Palestine - Solidarité

   



La marche des femmes de Jénine
Marie-Jo IWPS

 

Hares, le 29 septembre 2005


Depuis 1967, la résistance à l'Occupation a abouti à des milliers d'arrestations dans les Territoires Occupés et actuellement, on estime à plus de 8 000 le nombre de prisonniers politiques palestiniens.

Il y a quelque 350 à 400 mineurs de moins de 18 ans et plus de 150 femmes mais ce sont surtout les hommes qui paient le plus lourd tribut.

La ville de Jénine et son camp de réfugiés participent à la lutte et les familles touchées pas ce drame se comptent par dizaines.

Le « Comité pour les Prisonniers » du camp de réfugiés a mis sur pied tout un programme de sensibilisation sur le sort des détenus palestiniens, en cet automne 2005, et les femmes de toute la région ont accepté de faire une action inaugurale : une manifestation pacifique devant la prison de Salem.

Salem, à la limite nord de la Cisjordanie, n'est qu'à quelques dizaines de kilomètres de Jénine et c'est un car entier de femmes qui attend quelques militants internationaux, venus pour soutenir leur démarche.

L'accueil qui nous est réservé est chaleureux : un sourire, un « merci », une poignée de main ou l'exubérance d'un dialogue amorcé, dans les rires des malentendus et des approximations... Une fois encore, la chaleur humaine communicative de ce peuple nous ferait presque oublier que nous côtoyons un chagrin insondable.

Mais, le trajet commence et des femmes se relaient au micro. C'est en arabe, mais il n'est pas besoin de traduction pour comprendre que c'est l'histoire d'un fils, d'un mari, d'un frère ou d'un cousin qui est ainsi dévoilée.

Et l'émotion émerge alors, des voix brisées, des sanglots refoulés transmettent mieux que les mots la réalité de la souffrance quotidienne de ces femmes et de leurs familles qui attendent, parfois depuis déjà très longtemps, un, deux ou plus de leurs proches.

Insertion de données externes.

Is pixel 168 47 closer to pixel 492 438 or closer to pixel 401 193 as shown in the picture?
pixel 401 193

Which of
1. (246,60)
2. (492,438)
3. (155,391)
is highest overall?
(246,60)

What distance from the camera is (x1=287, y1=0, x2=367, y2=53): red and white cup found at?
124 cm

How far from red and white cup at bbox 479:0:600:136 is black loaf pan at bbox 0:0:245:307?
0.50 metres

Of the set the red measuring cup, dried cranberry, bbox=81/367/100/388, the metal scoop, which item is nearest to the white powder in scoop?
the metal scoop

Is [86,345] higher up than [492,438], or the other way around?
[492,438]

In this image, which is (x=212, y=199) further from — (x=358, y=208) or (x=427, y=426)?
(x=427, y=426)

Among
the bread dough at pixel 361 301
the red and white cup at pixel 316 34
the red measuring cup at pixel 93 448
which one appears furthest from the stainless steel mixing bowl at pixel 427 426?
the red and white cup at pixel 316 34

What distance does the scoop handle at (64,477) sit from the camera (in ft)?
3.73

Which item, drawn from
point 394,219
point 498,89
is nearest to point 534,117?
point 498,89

Arrivée sur le site, la procession s'organise : quelques drapeaux palestiniens, une banderole mais surtout les photos des détenus que chacune a apportées. Parfois, simple épreuve papier, elle est tenue d'une main contre la poitrine, parfois, grande et bien mise en valeur dans son cadre, elle a été décrochée du mur de la maison pour l'occasion.

Et ce sont tous ces hommes, le plus souvent jeunes, qui nous apparaissent, présents par leur image mais surtout par cette affection qui les porte, eux qui symbolisent la résistance de tout un peuple contre l'Occupation.

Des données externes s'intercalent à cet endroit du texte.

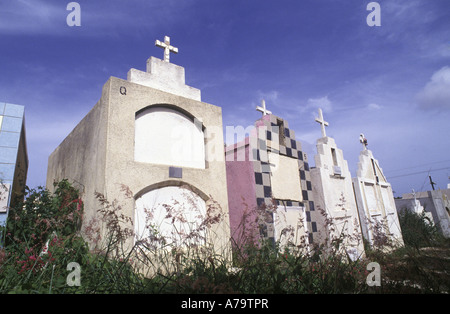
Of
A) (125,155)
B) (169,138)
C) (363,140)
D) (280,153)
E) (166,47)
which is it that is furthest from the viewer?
(363,140)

Les femmes sont de tous ages, de toutes conditions sociales aussi. On le voit aux vêtements, à la manière d'ajuster ce foulard qui est la règle et qu'une seule ne porte pas. Quelques enfants, silencieux et les yeux apeurés, accompagnent leur mère, un tout petit dort sur l'épaule de maman.

L'Armée attend devant l'entrée de la prison. Les bâtiments blancs sont écrasés de soleil, ils étalent leurs gros cubes aux toits plats sur une colline qui bouche l'horizon.

Et c'est le face à face des femmes et des soldats. Il va durer une demi-heure peut-être. Quelques femmes prennent la parole et s'adressent à eux. Comprennent-ils les mots ? Peu importe, image tellement claire de ces femmes qui ne veulent pas oublier « leurs hommes » et qui participent à la lutte, dans leur domaine, celui de la famille.

Un militaire téléphone, un autre prend des photos, probablement pour alimenter la base de données des services de renseignements, les autres attendent, l'air ennuyé ou distrait.

Puis, calmement, comme elles étaient venues, les femmes sont reparties, repliant la banderole et rangeant les photos... Toutes sont remontées dans le car.

C'était la fin de cet instant privilégié où chacune pouvait matérialiser son combat pour la liberté, en affirmant sa solidarité et son soutien à ceux qui participent, au prix fort, à cette lutte pour la survie de leur pays occupé.

Quel vide que de rentrer à la maison, après ce court instant de révolte, reprendre l'attente, les longs mois sans nouvelles, les espoirs déçus de visites improbables, les craintes de mauvais traitements, les années qui passent...

« Ne pas oublier » est le nom d'une association, là-bas, en Palestine.